Anthropogenic methane emissions were compiled from a combination of existing inventories. For the 42 Annex-I countries that report their national greenhouse gas inventories (NGHGIs) to UNFCCC each year, we used the reported anthropogenic methane emissions updated to 2021 from coal mining, oil and gas production, agriculture and waste sectors, respectively (https://unfccc.int/ghg-inventories-annex-i-parties/2023#fn2). For China, anthropogenic methane emissions were computed and updated to 2021 based on the activity data collected from national statistic books94 and specific emission factors at provincial levels95,96. For other countries, emissions from coal mining, oil and gas production, agriculture and waste were obtained from the Emissions Database for Global Atmospheric Research version 7.0 (EDGAR v7.0)97,98, with coal production and livestock data corrected by the activity data from International Energy Agency (IEA)99 and Food and Agriculture Organization of the United Nations (FAO)100. The national total emissions from the 42 Annex-I countries, China and other countries were distributed on 0.1° × 0.1° grid cells based on the spatial patterns of EDGAR v7.0. Note that the change in global anthropogenic methane emissions between 2020 and 2019 slightly differs from that reported by ref. 8, as different versions of EDGAR and IEA data were used in this study to estimate emissions.

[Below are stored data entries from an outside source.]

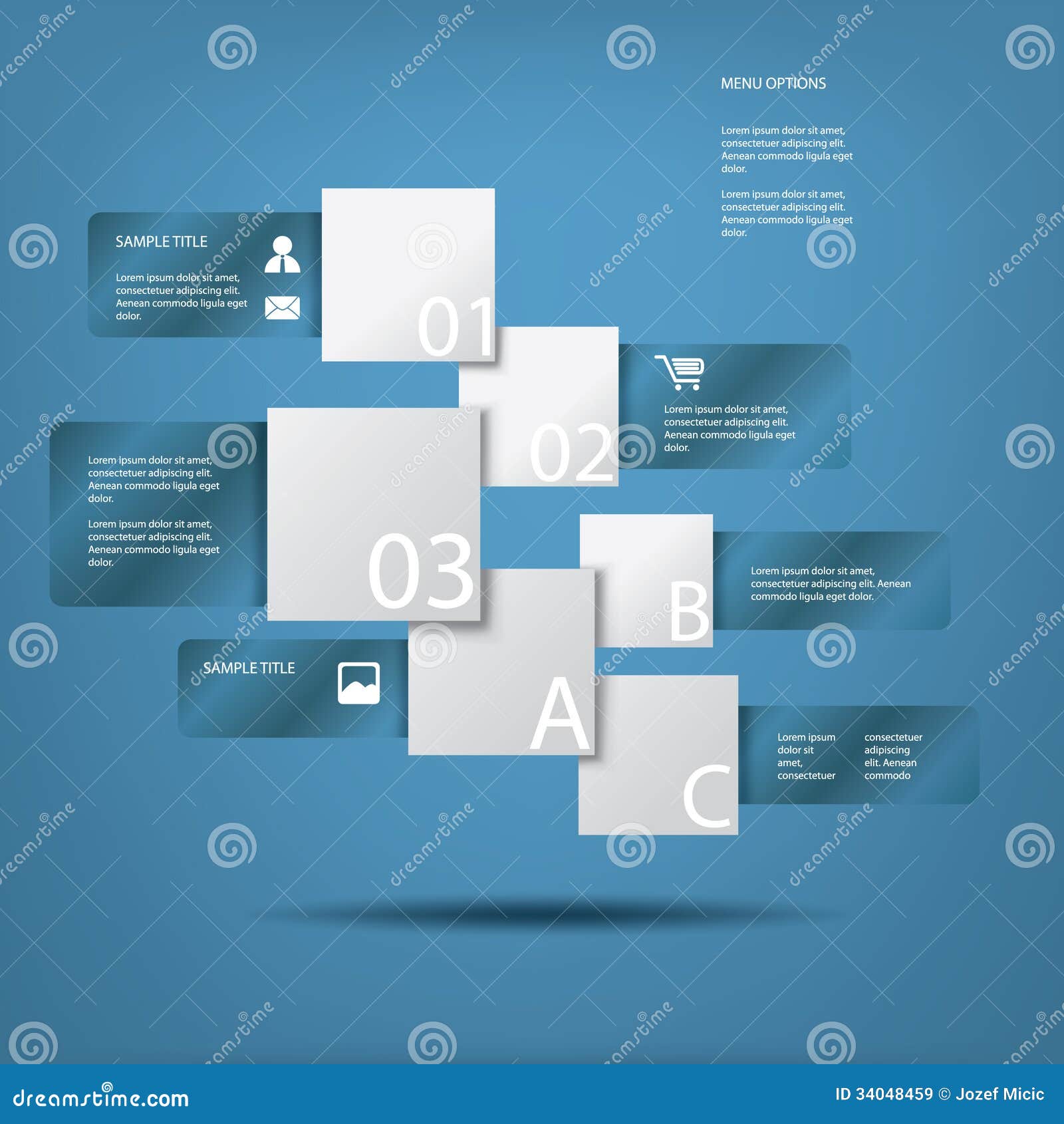 MENU OPTIONS

Lorem ipsum dolor sit amet, consectetuer adipiscing elit. Aenean commodo ligula eget dolor.

Lorem ipsum dolor sit amet, consectetuer adipiscing elit. Aenean commodo ligula eget dolor.

SAMPLE TITLE

Lorem ipsum dolor sit amet, consectetuer adipiscing elit. Aenean commodo ligula eget dolor.

01

02

Lorem ipsum dolor sit amet, consectetuer adipiscing elit. Aenean commodo ligula eget dolor.

Lorem ipsum dolor sit amet, consectetuer adipiscing elit. Aenean commodo ligula eget dolor.

Lorem ipsum dolor sit amet, consectetuer adipiscing elit. Aenean commodo ligula eget dolor.

03

B

Lorem ipsum dolor sit amet, consectetuer adipiscing elit. Aenean commodo ligula eget dolor.

SAMPLE TITLE

A

C

Lorem ipsum dolor sit amet, consectetuer

consectetuer adipiscing elit. Aenean commodo

dreamstime.com

ID 34048459 © Jozef Micic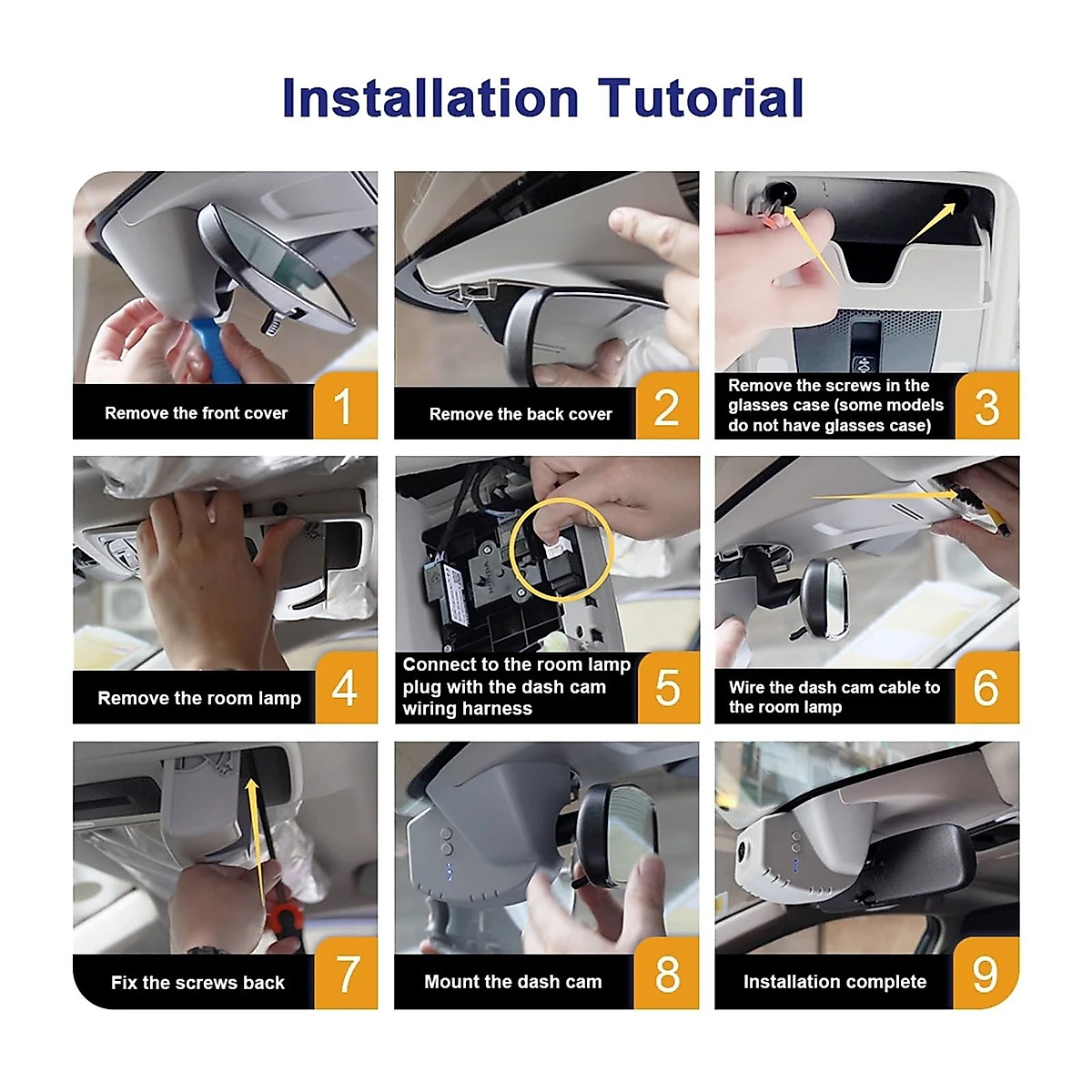 Installation Tutorial

Remove the front cover 1

Remove the back cover 2

Remove the screws in the glasses case (some models do not have glasses case) 3

Remove the room lamp 4

Connect to the room lamp plug with the dash cam wiring harness 5

Wire the dash cam cable to the room lamp 6

Fix the screws back 7

Mount the dash cam 8

Installation complete 9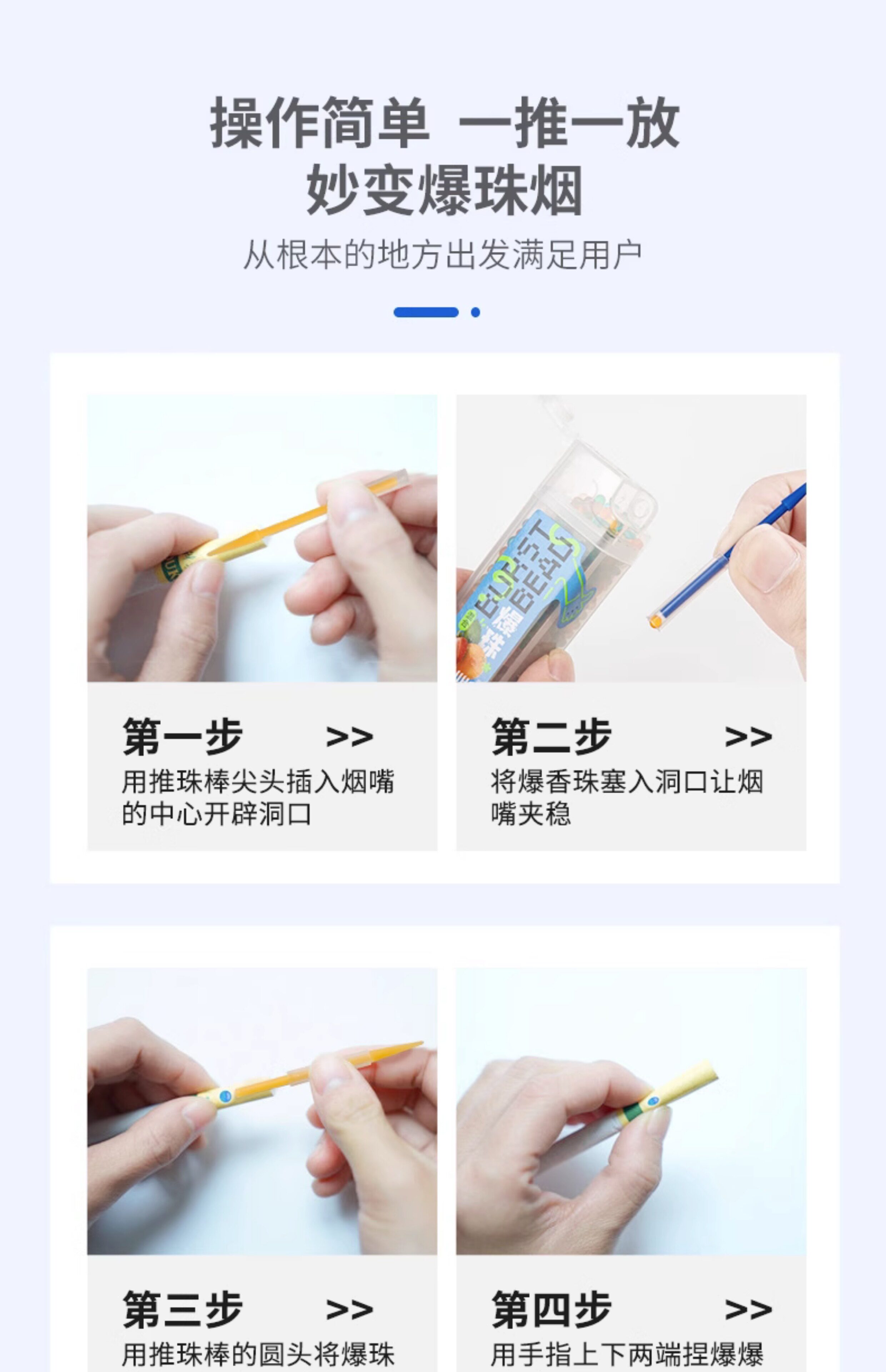 操作简单 一推一放
妙变爆珠烟

从根本的地方出发满足用户

BURST BEAD
爆珠

第一步 >>
用推珠棒尖头插入烟嘴的中心开辟洞口

第二步 >>
将爆香珠塞入洞口让烟嘴夹稳

第三步 >>
用推珠棒的圆头将爆珠

第四步 >>
用手指上下两端捏爆爆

The global fire methane emissions were obtained from the Global Fire Emissions Database version 4.1 including small fire burned area21,101. The data set produces monthly gridded burned area and fire emissions at a spatial resolution of 0.25° × 0.25°, based on satellite information on fire activity and vegetation productivity21.

For wetland emissions, we used two process-based wetland emission models (WEMs), ORCHIDEE-MICT102 and LPJ-wsl103, to simulate the global wetland CH4 emissions. Both ORCHIDEE-MICT and LPJ-wsl participated in the Wetland and Wetland CH4 Inter-comparison of Models Project104,105, and have contributed to wetland biogeochemical model simulations of the Global Methane Budget84,106,107. These two models differ in model structures and parameterizations, and represent part of the wide uncertainty range in characterizing CH4 emission processes104,105. An inter-comparison among GMB wetland model ensemble shows that ORCHIDEE-MICT and LPJ-wsl cover a considerable uncertainty range across the GMB wetland model ensemble in simulating global annual wetland CH4 emissions and emission changes from 2019 to 2020, and broadly agree with the interannual variability of model ensemble means (Fig. S15). Based on the simulation protocol in ref. 8, wetland methane emissions were updated to 2021 using these two WEMs with four climate datasets (i.e., CRU TSv4.06108, ERA518, MERRA2109, and MSWEPv2.8110,111) to account for uncertainties in simulating wetland CH4 emissions due to meteorological forcings34. The spatiotemporal dynamics of wetland areas were simulated by a TOPMODEL-based diagnostic model and applied to ORCHIDEE-MICT112,113 and LPJ-wsl114, respectively. For ORCHIDEE-MICT in particular, we utilized two wetland maps to calibrate the parameters in simulating the wetland area dynamics113. The static map of Regularly Flooded Wetlands (RFW)23 was applied for the grid-based calibration of the long-term maximum wetland extent, whereas the Global Inundation Estimate from Multiple Satellites version 2 (GIEMS-2)115 was applied to calibrate the yearly maximum wetland extent for each grid. Combining two wetland maps for ORCHIDEE-MICT and one for LPJ-wsl with four climate datasets, we included a total of twelve simulations of wetland CH4 in our analyses (Fig. S11).